Down in Mexico
by Anna Barto
Corey’s Mexican host family lived a few blocks from the university, on a narrow street lined with stucco walls and orange flowering Tabachín trees. Every day when he returned from class, he pressed the buzzer and waited for Mari Carmen, the maid, to come unlock the wrought iron gate, and followed her up the brick walk to the door. She walked without hurry, long black braid swinging between her shoulder blades.
The house was bigger than Corey had expected, bigger than his parents’ back in Beloit: two stories, white, and with porticos on all sides overlooking the parrot green lawn. Inside was cool and dim, and every step resounded on the tiles. There were bars on the windows, but no screens. Flies buzzed in and out, crawling over the brocade furniture.
Corey saw more of Mari Carmen than he did the family. She served him breakfast before he went to school and comida when he returned at four. The family took their meals earlier in the formal dining room. Corey ate at the kitchen table, in front of the television. He watched novellas and game shows while Mari Carmen reheated leftovers on the comal.

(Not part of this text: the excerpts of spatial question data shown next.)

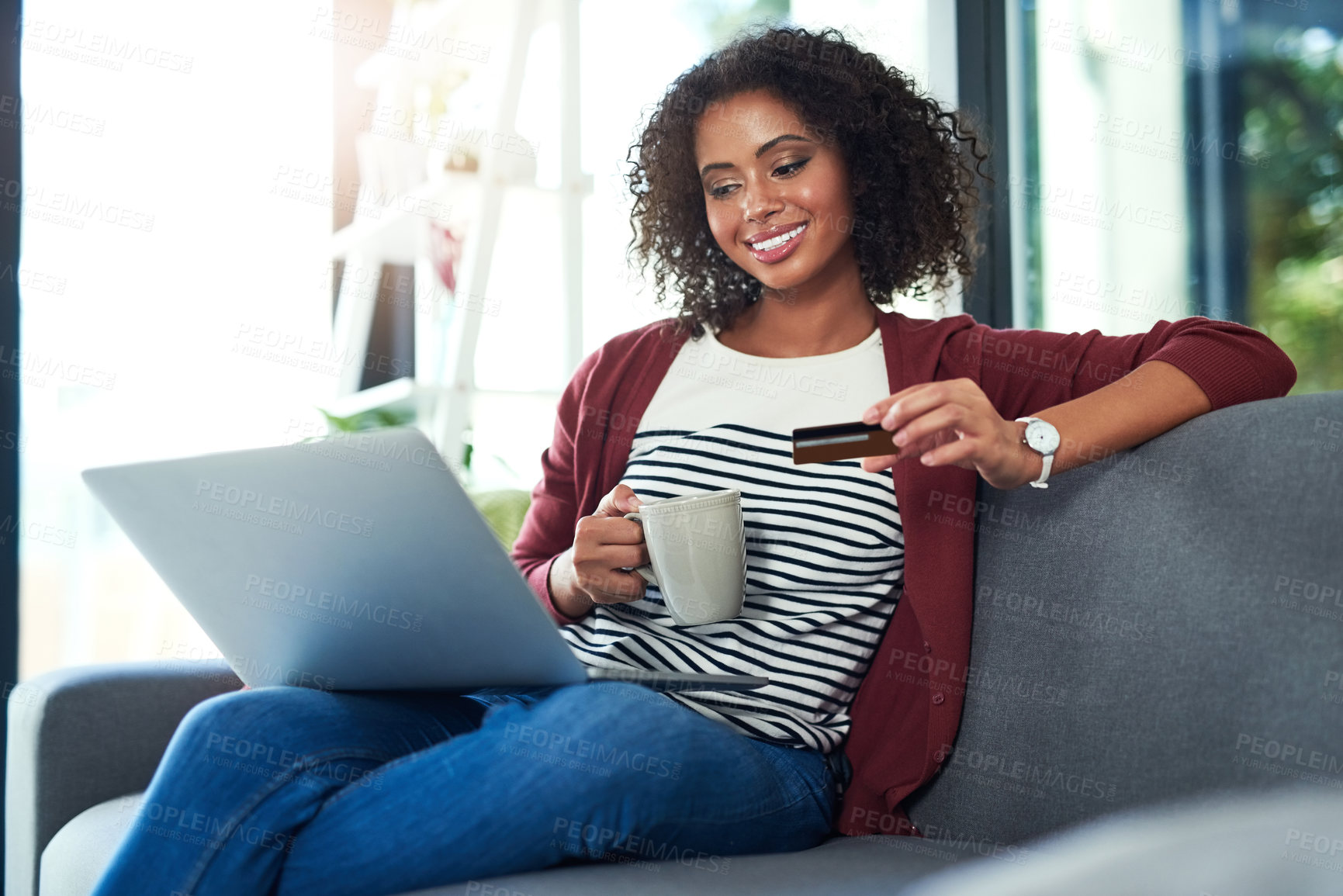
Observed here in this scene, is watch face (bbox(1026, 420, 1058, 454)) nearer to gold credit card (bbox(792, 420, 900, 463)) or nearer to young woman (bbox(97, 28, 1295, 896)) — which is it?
young woman (bbox(97, 28, 1295, 896))

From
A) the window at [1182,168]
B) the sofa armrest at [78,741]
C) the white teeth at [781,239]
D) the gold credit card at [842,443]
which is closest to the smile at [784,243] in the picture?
the white teeth at [781,239]

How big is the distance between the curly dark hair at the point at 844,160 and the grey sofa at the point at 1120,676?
42cm

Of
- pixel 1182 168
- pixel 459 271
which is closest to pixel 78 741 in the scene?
pixel 459 271

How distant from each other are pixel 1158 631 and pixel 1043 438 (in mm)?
192

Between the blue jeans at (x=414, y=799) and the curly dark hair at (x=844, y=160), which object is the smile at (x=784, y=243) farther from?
the blue jeans at (x=414, y=799)

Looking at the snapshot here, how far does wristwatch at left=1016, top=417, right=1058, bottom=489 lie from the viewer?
102cm

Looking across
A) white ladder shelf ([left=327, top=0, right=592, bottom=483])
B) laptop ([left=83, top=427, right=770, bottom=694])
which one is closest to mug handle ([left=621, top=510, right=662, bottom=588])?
laptop ([left=83, top=427, right=770, bottom=694])

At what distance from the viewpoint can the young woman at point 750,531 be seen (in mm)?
849

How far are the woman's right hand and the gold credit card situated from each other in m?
0.25

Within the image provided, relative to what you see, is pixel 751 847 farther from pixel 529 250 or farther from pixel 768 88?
pixel 529 250

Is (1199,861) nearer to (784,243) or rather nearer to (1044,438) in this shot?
(1044,438)

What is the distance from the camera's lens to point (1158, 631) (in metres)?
0.95

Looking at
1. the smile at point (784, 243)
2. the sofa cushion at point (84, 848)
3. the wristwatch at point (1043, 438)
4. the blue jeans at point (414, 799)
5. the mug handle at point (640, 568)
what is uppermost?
the smile at point (784, 243)

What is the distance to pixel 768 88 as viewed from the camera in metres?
1.36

“How come almost everyone on TV is blond?” he asked. “I haven’t seen one blond person since I got here, except for tourists.”

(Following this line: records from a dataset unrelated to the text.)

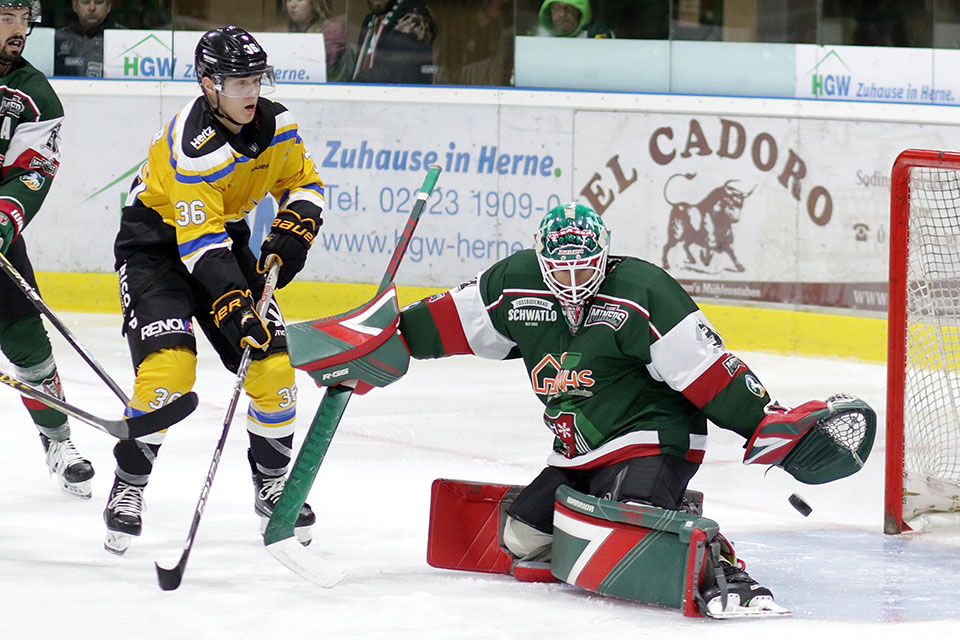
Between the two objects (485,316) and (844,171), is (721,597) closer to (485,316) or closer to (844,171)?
(485,316)

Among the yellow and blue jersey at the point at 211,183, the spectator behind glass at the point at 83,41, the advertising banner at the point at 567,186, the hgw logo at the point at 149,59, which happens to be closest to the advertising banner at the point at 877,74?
the advertising banner at the point at 567,186

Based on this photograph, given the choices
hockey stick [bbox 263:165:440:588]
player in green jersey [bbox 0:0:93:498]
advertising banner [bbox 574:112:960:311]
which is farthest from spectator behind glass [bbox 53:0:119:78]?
hockey stick [bbox 263:165:440:588]

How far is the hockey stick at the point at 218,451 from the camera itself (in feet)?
8.46

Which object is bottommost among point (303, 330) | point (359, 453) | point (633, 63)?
point (359, 453)

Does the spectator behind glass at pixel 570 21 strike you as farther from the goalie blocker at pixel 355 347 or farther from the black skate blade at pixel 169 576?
the black skate blade at pixel 169 576

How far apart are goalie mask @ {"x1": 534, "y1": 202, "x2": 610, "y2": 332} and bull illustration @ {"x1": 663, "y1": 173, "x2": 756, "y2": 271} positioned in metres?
3.27

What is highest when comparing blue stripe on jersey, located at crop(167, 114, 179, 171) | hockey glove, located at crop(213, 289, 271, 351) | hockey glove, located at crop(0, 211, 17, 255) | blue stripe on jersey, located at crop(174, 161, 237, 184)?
blue stripe on jersey, located at crop(167, 114, 179, 171)

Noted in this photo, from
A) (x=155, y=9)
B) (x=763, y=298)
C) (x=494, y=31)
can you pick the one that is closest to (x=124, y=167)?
(x=155, y=9)

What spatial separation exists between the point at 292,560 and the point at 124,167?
4.20m

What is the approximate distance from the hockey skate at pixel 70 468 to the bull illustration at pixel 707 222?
9.89 feet

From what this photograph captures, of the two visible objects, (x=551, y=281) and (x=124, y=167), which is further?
(x=124, y=167)

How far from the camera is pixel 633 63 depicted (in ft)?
20.2

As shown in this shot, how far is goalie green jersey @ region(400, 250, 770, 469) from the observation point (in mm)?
2666

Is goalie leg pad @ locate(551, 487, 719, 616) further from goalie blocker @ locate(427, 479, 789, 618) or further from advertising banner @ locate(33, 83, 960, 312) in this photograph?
advertising banner @ locate(33, 83, 960, 312)
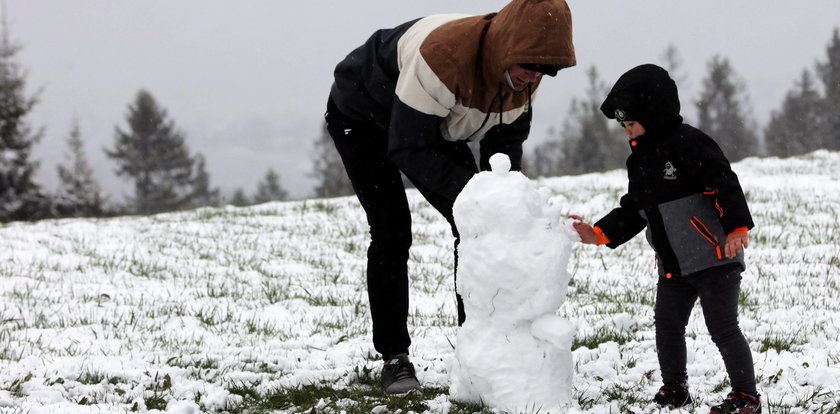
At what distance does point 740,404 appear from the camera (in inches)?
112

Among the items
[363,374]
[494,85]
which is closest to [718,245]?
[494,85]

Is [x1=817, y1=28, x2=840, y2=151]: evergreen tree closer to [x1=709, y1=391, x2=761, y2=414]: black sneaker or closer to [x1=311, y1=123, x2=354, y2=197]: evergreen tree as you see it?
[x1=311, y1=123, x2=354, y2=197]: evergreen tree

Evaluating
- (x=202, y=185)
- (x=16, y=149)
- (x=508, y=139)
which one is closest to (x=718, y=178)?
(x=508, y=139)

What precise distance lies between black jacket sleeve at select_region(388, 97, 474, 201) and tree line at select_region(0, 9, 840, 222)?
1972cm

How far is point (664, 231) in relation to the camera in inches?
115

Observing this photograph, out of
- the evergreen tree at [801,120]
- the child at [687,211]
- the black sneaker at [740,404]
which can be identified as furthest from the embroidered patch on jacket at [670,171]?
the evergreen tree at [801,120]

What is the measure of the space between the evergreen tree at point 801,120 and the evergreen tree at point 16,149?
4678 centimetres

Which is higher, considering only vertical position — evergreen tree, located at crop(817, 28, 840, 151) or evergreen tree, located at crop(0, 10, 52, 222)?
evergreen tree, located at crop(817, 28, 840, 151)

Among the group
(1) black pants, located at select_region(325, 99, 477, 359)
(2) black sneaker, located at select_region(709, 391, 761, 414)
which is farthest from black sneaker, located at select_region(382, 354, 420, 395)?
(2) black sneaker, located at select_region(709, 391, 761, 414)

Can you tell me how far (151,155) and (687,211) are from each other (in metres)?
43.1

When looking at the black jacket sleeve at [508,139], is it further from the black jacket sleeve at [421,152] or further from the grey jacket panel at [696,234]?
the grey jacket panel at [696,234]

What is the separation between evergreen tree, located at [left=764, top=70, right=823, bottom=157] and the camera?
50.9 metres

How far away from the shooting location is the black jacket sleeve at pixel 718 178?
2.67 metres

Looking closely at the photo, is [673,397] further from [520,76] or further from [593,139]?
[593,139]
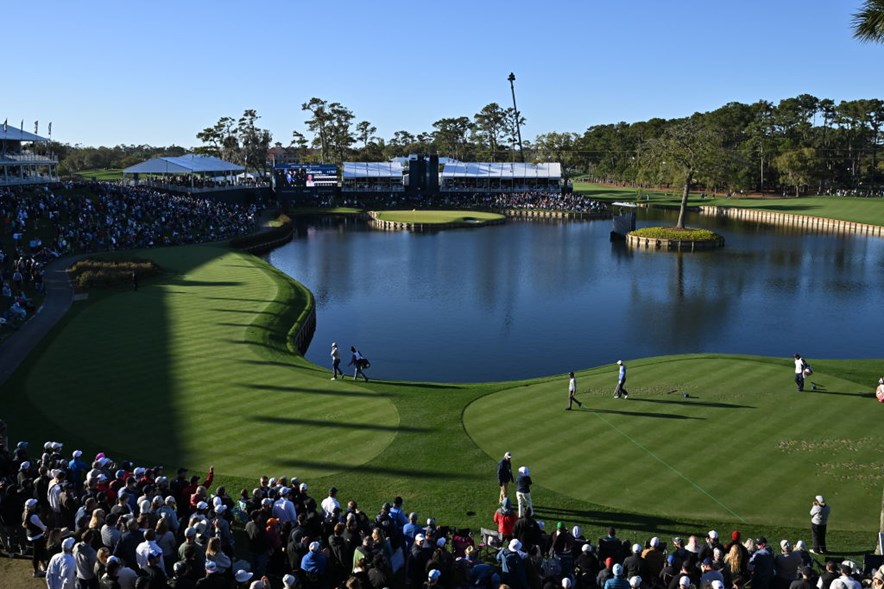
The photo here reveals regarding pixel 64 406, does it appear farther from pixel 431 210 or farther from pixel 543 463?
pixel 431 210

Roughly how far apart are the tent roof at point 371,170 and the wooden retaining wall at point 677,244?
64.7 m

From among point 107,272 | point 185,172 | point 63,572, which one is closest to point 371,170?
point 185,172

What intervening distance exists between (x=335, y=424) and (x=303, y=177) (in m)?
106

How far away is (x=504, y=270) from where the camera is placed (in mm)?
64938

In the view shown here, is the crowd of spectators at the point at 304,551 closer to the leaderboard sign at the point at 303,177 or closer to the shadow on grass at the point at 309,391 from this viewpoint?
the shadow on grass at the point at 309,391

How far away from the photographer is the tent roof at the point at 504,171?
5325 inches

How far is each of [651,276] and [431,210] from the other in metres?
65.6

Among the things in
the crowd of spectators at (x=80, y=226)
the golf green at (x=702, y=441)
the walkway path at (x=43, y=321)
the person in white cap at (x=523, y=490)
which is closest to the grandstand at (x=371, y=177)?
the crowd of spectators at (x=80, y=226)

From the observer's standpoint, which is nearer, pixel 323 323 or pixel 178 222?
pixel 323 323

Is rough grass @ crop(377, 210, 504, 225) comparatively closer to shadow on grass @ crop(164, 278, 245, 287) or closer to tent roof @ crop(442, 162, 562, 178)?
tent roof @ crop(442, 162, 562, 178)

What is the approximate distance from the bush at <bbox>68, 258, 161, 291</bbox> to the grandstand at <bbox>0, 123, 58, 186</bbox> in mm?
29017

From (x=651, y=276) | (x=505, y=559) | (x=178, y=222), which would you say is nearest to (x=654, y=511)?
(x=505, y=559)

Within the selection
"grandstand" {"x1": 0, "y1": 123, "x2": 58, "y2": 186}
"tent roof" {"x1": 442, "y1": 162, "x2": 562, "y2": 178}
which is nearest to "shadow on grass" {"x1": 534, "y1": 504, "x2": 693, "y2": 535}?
"grandstand" {"x1": 0, "y1": 123, "x2": 58, "y2": 186}

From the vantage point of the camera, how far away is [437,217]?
109 meters
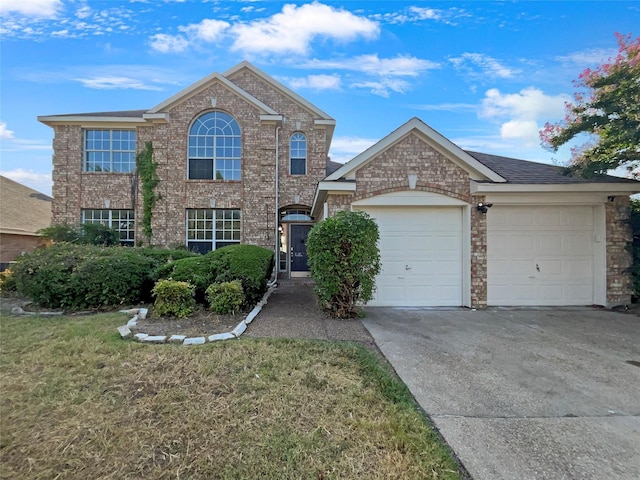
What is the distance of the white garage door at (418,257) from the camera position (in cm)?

Mari Carmen brought over the pitcher of agua de jamaica, bowing her head to refill his glass.
“I don’t know. Because blonds are pretty?”
He had difficulty understanding her. He thought maybe she didn’t know Spanish well, that she came from one of the villages outside the capitol where they still spoke indigenous languages. She couldn’t be more than 20, but her face made him think of the ancient ones he’d seen carved in stone at the Museum of Anthropology, cheekbones spread like wings on either side of her long, straight nose.

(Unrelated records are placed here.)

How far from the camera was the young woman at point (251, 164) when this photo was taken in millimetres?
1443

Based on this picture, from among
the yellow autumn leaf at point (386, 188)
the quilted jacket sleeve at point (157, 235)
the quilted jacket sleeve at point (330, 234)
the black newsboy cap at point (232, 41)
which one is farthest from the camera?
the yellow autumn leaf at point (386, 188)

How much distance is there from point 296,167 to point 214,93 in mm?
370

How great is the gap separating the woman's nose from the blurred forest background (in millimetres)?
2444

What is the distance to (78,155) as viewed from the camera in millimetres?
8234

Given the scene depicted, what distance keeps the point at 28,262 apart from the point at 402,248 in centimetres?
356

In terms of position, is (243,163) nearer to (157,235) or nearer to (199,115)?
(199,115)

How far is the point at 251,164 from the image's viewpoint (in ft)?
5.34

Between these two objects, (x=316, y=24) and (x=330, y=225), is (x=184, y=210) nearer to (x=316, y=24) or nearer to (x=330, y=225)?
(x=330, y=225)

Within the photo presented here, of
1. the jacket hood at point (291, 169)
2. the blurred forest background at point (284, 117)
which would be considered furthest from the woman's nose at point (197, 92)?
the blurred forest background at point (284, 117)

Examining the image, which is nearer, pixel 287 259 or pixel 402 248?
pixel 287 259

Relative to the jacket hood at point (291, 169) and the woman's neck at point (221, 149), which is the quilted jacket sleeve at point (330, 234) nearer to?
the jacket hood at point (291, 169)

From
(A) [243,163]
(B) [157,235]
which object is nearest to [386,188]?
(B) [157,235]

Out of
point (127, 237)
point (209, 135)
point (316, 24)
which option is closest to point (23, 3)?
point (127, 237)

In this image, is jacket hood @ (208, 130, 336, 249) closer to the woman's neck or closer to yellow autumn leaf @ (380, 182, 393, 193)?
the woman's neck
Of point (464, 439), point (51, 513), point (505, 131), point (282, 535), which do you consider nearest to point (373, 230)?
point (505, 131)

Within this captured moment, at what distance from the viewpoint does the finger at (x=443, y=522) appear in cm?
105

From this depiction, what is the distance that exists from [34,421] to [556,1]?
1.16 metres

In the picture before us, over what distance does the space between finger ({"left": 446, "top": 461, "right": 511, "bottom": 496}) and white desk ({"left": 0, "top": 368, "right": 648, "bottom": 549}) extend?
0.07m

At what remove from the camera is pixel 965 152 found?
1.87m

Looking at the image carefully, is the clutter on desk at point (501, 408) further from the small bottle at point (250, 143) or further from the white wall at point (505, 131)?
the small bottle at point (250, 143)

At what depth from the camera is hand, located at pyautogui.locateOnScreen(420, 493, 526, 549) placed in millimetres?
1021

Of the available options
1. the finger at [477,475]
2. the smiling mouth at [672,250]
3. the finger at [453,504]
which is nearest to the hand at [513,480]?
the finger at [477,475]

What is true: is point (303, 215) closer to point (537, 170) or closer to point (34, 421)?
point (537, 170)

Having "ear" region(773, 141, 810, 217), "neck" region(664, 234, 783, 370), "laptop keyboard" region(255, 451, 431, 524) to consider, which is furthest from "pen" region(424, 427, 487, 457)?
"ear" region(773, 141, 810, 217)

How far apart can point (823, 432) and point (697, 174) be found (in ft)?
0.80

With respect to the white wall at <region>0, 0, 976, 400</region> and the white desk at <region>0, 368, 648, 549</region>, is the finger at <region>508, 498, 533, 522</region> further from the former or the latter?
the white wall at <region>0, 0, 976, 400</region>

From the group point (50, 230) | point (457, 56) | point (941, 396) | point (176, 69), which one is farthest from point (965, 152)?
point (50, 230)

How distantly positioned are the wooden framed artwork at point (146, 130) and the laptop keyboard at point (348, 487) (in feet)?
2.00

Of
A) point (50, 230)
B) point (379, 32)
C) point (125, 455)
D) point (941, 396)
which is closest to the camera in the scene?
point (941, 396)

“I’ve always liked brunettes,” he said.
Mari Carmen blushed and turned back to the stove. Her fingertips grazed the hot iron as she flipped the tortillas.
When Mari Carmen was around Corey, she could never think of what to say. Only later, when he was in class, or at night, when she tried to sleep, did she think of all the clever things she should have said. Her room—a cinderblock afterthought anchored by rebar to the flat roof—trapped the heat of the day. She lay on top of the sheets, sweat beading her skin, and thought about Corey. She thought about his curly blond hair and eyes that were green or grey, depending on what color shirt he was wearing. She thought about his white skin that burned easily in the Mexican sun. There was a line on his arm, just above his sleeve, where the white showed when he reached for the basket of tortillas. She remembered that she still had a jar of calendula salve she’d brought from her home town, where the yellow flowers dotted the mountainside in autumn. Her mother scraped off the petals and boiled them down with wax until it formed a thick paste that was good for chapped hands and kitchen burns. It would be good for sunburns, too . Mari Carmen started carrying the tiny jar around in her huipil, where the fabric bagged between her breasts, waiting for the right time to give it to Corey. When the cool glass rolled against her skin, it made her think about him. She imagined rubbing the salve on his skin, under his shirt where he couldn’t reach. These thoughts made her queasy, but she got to like the feeling and would think these thoughts on purpose, while she did dishes or ironing, or while the Señora chattered on and on about her sons and how all they did was play video games and throw their father’s money away on alcohol and loose women.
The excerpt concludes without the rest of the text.